The issue isn't that they're failing. The issue is that something is out of alignment. And misalignment is exhausting. It's exhausting to constantly say yes to things that violate your values. It's exhausting to perform identities that no longer fit. It's exhausting to suppress emotions all day and then wonder why they surface somewhere else. It's exhausting to spend your life caring for everyone around you while becoming increasingly disconnected from yourself.

Many people look successful from the outside while living this way. They're functioning. They're performing. They're achieving.

But internally, life feels fragmented. Like they're being pulled in too many directions at once.

Core Values: The Foundation of Alignment

One of the most common things I see in my coaching work is that people have a general sense of what they value, but they haven't slowed down long enough to examine whether their daily lives actually reflect those values.

Most people will tell you they value family. But family is rarely the value itself.
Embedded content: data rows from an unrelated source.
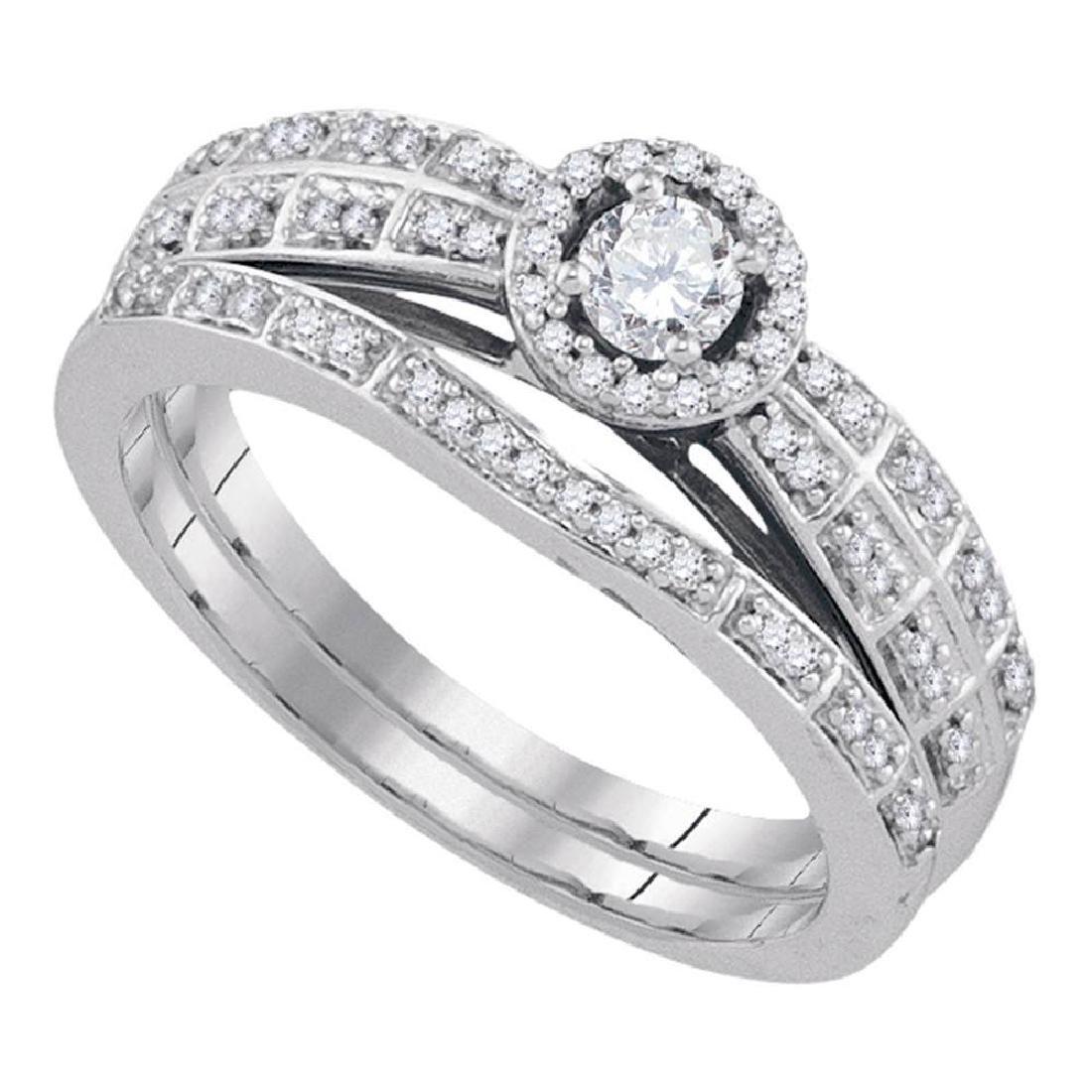 10k White Gold Round Diamond Halo Bridal Wedding Engage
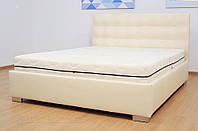 Кровать мягкая Теннеси (Come-For)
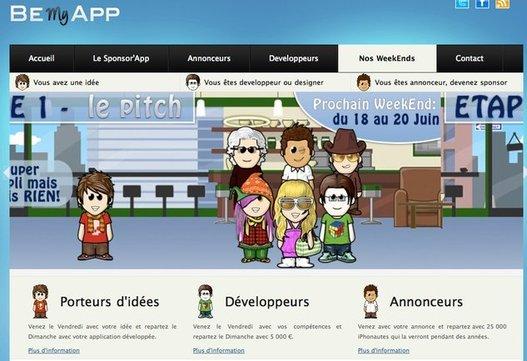 BeMyApp - Création d'appli iPhone iPad en 48 heures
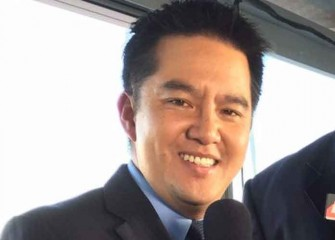 ESPN Pulls Announcer Robert Lee From UVA Opening Football Game Due To Name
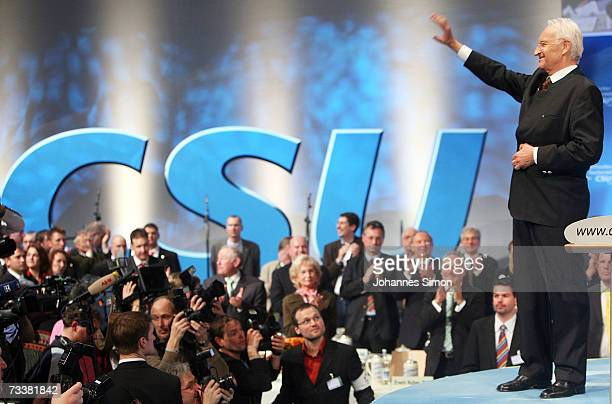 Bavarian Governor Edmund Stoiber waves to his supporters after his speech during the traditional Ash Wednesday rally on February 21 2007 in Passau...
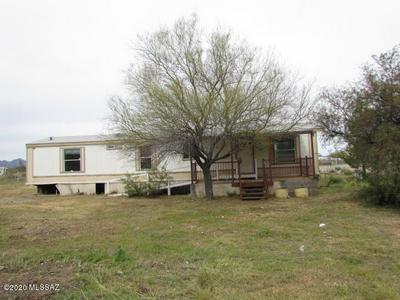 17621 W PICACHO RD, MARANA, AZ 85653 - Photo 2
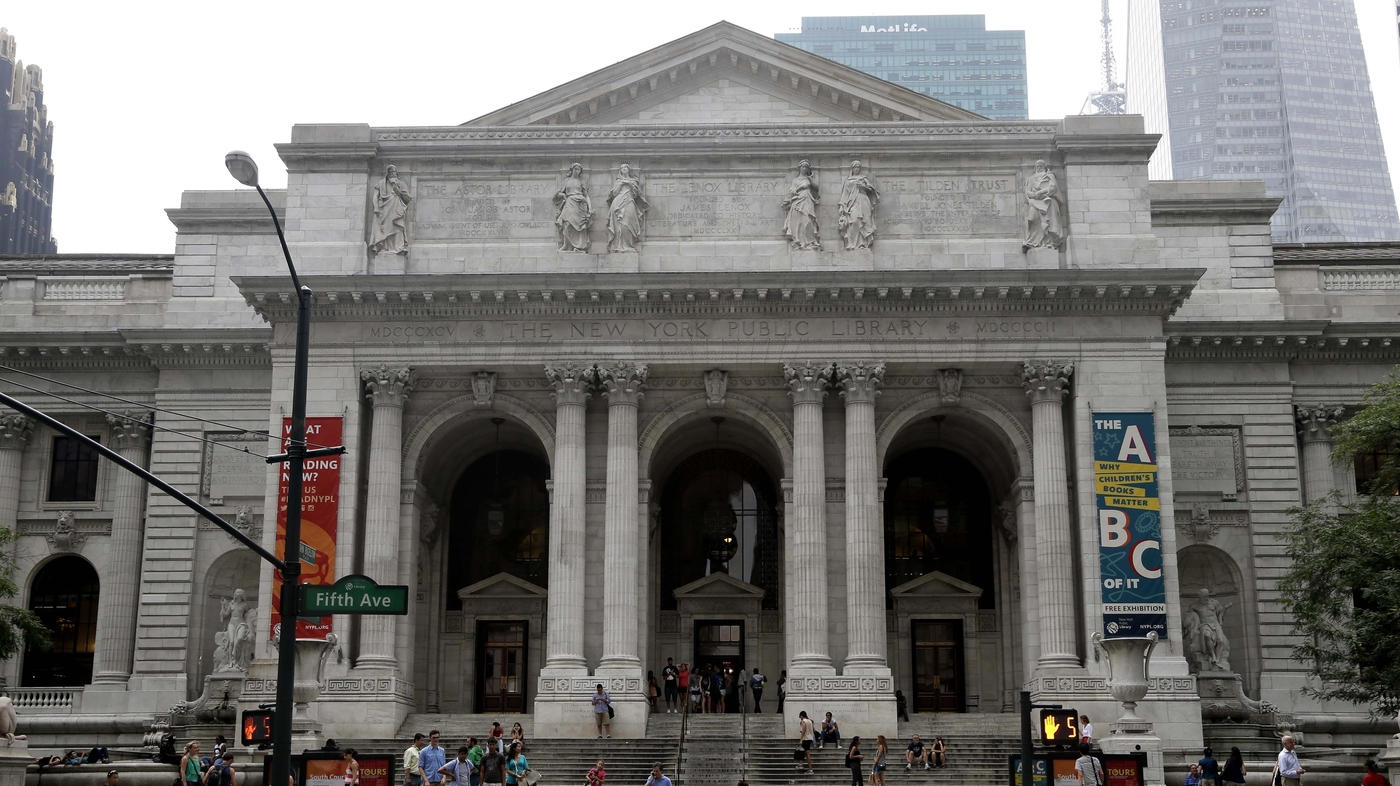 Book News Happiness Study Says Library Trips Are As Good A Pay Raise The Two Way NPR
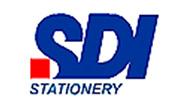 SDI 手牌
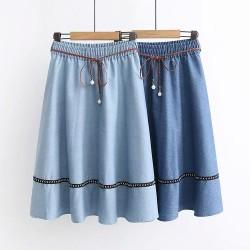 日系(WA8012)  牛仔半身裙
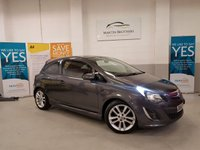 2012 VAUXHALL CORSA 1.4 SRI 3d 98 BHP £4679.00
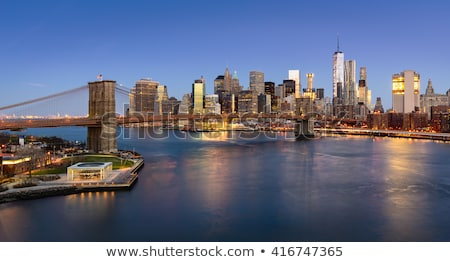 ストックフォト: 表示 · 橋 · 川 · ニューヨーク · 景観
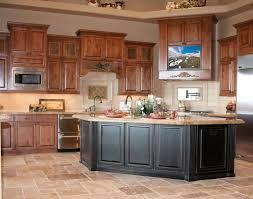 Cutting Board Kitchen Island Kitchen Unbelievable White Kitchen Island With Granite Top Uk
Family is often the expression of something deeper.

When we identify those deeper values, we gain something incredibly important: a framework for decision-making.

Instead of constantly asking, "What should I do?"

We begin asking, "What is most aligned with who I want to be?"

That question changes everything. Because now we're not making decisions based solely on guilt, pressure, expectations, or comparison. We're making decisions based on intention. Our values become a compass. They help us navigate difficult seasons. They help us determine where our energy belongs. They help us know what deserves a yes and what requires a no. Most importantly, they help create consistency between who we are at home, who we are at work, and who we are when nobody else is watching.

The Awareness Most People Are Missing

The challenge is that we can't align something we don't understand. We can't make intentional decisions about patterns we haven't recognized. This is why awareness matters so much.

Many parents spend years trying to solve surface-level problems with better schedules, stronger routines, improved communication, or stricter boundaries. And while those things matter, sometimes the real challenge isn't logistical. It's deeper than that.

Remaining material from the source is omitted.